Crawled caption data

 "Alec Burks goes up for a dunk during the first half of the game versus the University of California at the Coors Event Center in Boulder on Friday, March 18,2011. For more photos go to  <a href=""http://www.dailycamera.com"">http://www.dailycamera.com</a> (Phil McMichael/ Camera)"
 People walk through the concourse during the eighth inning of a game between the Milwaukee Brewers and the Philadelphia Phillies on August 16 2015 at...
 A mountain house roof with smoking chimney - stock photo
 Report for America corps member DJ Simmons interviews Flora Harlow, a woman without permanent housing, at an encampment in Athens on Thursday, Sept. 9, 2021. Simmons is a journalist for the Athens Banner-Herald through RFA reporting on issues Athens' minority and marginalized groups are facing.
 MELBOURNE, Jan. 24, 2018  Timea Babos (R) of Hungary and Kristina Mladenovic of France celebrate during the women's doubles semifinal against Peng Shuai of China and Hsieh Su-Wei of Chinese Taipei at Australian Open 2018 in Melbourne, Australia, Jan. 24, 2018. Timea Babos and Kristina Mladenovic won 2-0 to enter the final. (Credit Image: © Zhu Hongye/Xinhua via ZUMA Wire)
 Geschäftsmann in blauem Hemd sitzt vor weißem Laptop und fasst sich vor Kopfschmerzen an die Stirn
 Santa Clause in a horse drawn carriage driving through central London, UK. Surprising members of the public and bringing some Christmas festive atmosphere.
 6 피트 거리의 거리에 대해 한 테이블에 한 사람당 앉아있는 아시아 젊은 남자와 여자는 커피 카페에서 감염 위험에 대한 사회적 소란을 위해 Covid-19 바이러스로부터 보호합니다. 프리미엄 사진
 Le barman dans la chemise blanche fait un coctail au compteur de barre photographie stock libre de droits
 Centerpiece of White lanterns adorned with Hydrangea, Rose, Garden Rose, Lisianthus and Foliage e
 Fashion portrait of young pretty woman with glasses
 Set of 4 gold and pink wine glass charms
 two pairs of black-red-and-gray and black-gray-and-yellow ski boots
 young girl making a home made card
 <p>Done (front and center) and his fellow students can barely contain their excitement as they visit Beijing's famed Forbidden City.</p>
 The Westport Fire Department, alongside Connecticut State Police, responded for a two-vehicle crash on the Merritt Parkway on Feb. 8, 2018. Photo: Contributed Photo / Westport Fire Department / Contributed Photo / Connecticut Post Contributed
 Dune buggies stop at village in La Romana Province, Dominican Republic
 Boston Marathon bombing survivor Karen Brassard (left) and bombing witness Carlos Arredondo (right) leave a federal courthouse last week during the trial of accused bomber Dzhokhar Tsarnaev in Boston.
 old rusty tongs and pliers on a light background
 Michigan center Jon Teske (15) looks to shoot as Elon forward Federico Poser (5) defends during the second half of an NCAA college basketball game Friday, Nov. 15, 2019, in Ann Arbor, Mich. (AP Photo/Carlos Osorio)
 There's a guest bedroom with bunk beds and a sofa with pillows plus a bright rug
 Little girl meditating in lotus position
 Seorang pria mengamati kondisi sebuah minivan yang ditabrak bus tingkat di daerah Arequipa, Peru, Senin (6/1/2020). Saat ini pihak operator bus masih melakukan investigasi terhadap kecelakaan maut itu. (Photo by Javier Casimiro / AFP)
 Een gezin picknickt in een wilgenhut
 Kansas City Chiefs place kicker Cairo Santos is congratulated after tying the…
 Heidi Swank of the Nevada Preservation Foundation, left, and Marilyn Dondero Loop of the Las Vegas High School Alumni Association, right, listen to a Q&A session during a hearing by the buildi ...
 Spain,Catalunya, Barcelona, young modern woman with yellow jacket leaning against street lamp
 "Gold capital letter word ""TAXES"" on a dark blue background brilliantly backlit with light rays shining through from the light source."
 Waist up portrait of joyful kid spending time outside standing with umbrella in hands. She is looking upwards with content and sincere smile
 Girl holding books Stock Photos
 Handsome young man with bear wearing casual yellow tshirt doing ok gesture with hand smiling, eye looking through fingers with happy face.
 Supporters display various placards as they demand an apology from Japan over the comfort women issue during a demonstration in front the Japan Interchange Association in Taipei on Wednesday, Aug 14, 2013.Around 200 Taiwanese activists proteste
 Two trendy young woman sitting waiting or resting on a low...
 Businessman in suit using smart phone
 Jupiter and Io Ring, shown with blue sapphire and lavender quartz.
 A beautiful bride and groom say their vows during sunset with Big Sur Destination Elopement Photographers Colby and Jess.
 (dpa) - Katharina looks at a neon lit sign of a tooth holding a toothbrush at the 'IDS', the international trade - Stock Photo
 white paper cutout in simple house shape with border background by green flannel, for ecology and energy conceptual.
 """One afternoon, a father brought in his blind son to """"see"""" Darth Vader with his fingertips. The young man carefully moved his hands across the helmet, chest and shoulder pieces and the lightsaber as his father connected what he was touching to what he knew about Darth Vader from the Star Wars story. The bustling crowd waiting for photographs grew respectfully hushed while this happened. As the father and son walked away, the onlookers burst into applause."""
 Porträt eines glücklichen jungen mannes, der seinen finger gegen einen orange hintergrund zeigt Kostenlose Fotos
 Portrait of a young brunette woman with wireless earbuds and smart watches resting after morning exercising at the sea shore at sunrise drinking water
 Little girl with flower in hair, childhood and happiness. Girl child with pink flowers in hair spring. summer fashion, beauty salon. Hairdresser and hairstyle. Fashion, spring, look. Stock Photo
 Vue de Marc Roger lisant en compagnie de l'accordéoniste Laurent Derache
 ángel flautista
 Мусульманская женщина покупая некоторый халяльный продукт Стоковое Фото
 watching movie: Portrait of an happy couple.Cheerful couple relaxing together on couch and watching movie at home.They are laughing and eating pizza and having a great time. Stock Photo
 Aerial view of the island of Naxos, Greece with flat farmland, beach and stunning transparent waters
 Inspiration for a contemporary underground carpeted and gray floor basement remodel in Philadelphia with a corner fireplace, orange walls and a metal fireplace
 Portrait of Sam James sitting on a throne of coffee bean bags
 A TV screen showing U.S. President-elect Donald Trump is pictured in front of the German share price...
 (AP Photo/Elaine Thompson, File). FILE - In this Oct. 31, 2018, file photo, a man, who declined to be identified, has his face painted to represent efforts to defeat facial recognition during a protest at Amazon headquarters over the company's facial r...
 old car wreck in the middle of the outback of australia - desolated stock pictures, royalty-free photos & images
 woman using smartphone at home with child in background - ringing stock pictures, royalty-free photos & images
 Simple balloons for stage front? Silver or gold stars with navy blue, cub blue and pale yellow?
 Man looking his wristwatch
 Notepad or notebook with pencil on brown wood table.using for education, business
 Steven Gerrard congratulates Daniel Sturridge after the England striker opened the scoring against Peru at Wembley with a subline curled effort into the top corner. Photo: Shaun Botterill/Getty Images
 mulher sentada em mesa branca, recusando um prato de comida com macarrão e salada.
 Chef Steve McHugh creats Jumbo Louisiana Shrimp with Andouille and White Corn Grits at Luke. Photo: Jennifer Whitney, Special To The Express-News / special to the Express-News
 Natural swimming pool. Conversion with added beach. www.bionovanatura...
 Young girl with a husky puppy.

» **Task**
Reproduce only the lines above, starting at the line with "Heidi Swank of" and ending at the line with "Girl holding books Stock Photos", exactly as written.

» **Problem solution**
 Heidi Swank of the Nevada Preservation Foundation, left, and Marilyn Dondero Loop of the Las Vegas High School Alumni Association, right, listen to a Q&A session during a hearing by the buildi ...
 Spain,Catalunya, Barcelona, young modern woman with yellow jacket leaning against street lamp
 "Gold capital letter word ""TAXES"" on a dark blue background brilliantly backlit with light rays shining through from the light source."
 Waist up portrait of joyful kid spending time outside standing with umbrella in hands. She is looking upwards with content and sincere smile
 Girl holding books Stock Photos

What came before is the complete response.